Closed Bug 1650398 Opened 1 year ago Closed 1 year ago

27.7 - 38.75% raptor-tp6-google-firefox-cold replayed (linux64-shippable, windows10-64-shippable, windows7-32-shippable) regression on push f0365e7eadd029a669a72bc6cb9c5171e735d3e2 (Wed June 3 2020)

Categories

(Core :: Panning and Zooming, defect, P2)

79 Branch
defect

Tracking

()

RESOLVED WONTFIX
Tracking Status
firefox-esr68 --- unaffected
firefox-esr78 --- unaffected
firefox78 --- unaffected
firefox79 --- wontfix
firefox80 --- wontfix

People

(Reporter: Bebe, Assigned: botond)

References

(Regression)

Details

(Keywords: perf, perf-alert, regression)

Perfherder has detected a raptor performance regression from push f0365e7eadd029a669a72bc6cb9c5171e735d3e2. As author of one of the patches included in that push, we need your help to address this regression.

Regressions:

39% raptor-tp6-google-firefox-cold replayed windows10-64-shippable opt 812.71 -> 497.75
37% raptor-tp6-google-firefox-cold replayed windows7-32-shippable opt 740.00 -> 466.17
28% raptor-tp6-google-firefox-cold replayed linux64-shippable opt 850.29 -> 614.75

Improvements:

64% raptor-tp6-google-firefox-cold loadtime windows7-32-shippable opt 1,101.83 -> 397.08
58% raptor-tp6-google-firefox-cold loadtime windows10-64-shippable opt 1,112.67 -> 464.50
31% raptor-tp6-google-firefox-cold not-replayed windows10-64-shippable opt 233.08 -> 160.33
23% raptor-tp6-google-firefox-cold windows7-32-shippable opt 385.83 -> 298.67
21% raptor-tp6-google-firefox-cold windows10-64-shippable opt 384.43 -> 304.04

Details of the alert can be found in the alert summary, including links to graphs and comparisons for each of the affected tests. Please follow our guide to handling regression bugs and let us know your plans within 3 business days, or the offending patch(es) will be backed out in accordance with our regression policy.

For more information on performance sheriffing please see our FAQ.

Flags: needinfo?(botond)
Component: Performance → Panning and Zooming
Product: Testing → Core

Opening the page locally it looks the same but we need to make sure we are not loosing and valuable requests

Will have a look.

Assignee: nobody → botond
Flags: needinfo?(botond)

Looking over the mitm_netlocs artifacts for before/after the regression there appear to be some page loads that are not requesting certain URLs. For example, both include 25 requests for https://www.google.com/search?hl=en&q=barack+obama&cad=h (the test URL), but the image at https://encrypted-tbn0.gstatic.com/images?q=tbn:ANd9GcT15FuICR-PSp1_Pv6dLvbYjyu8eUyhMynwX664i0T78vfZYo9YPL_KsVE is requested 16 times in 9c0a4461457638440c1383f3a42f51c3d18f7c69 but only 11 times in f0365e7eadd029a669a72bc6cb9c5171e735d3e2. As every load should be identical, even having 16 requests out of 25 is concerning.

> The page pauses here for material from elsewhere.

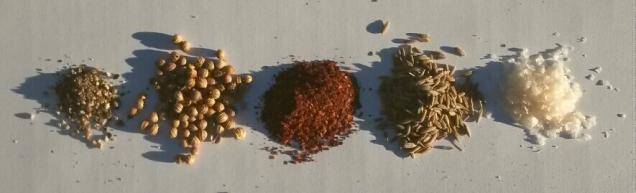 Prawn spice mix: black pepper, coriander, mulato chilli, cumin, salt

Where are these requests recorded? I assume somewhere within the network code? The image cache can mean the network code never knows about an image request.

we have request recordings done using mitmproxy and these requests are replayed using the same tool.
During playback re record the url we got a request for and the status code we(the tool) replys with and generate the replayed, not-replayed, and confidence metrics

botond: Triaging as REO for 79 - can you set a priority and severity on this bug?

Flags: needinfo?(botond)

Marking as P2 until we understand better what's going on here.

However, my investigation so far is pointing to bug 1611660 not being the culprit here.

I ran two Try pushes:

I ran Raptor tests on Linux x64 shippable, and retriggered the google-c job 10 times in each Try push.

I then entered these two revisions into the Perfherder compare view and looked at the entry raptor-tp6-google-firefox-cold replayed opt, which shows the expected 10/10 runs.

The average delta in that entry is +1.00%. There is a fair amount of variation between individual runs, with a standard deviation of ~15%. So, while an individual run may show the patches that include bug 1611660 scoring 20-30% worse, others show them scoring better by a similar amount, and there seems to be no systematic effect.

Am I missing something / looking at the wrong thing here?

Severity: -- → S2
Flags: needinfo?(botond) → needinfo?(fstrugariu)
Priority: -- → P2

your info is right here but looking at the jobs you should have compared.
Windows 7 Shippable opt Raptor performance tests on Firefox test-windows7-32-shippable/opt-raptor-tp6-firefox-cold-google-e10s Rap(google-c)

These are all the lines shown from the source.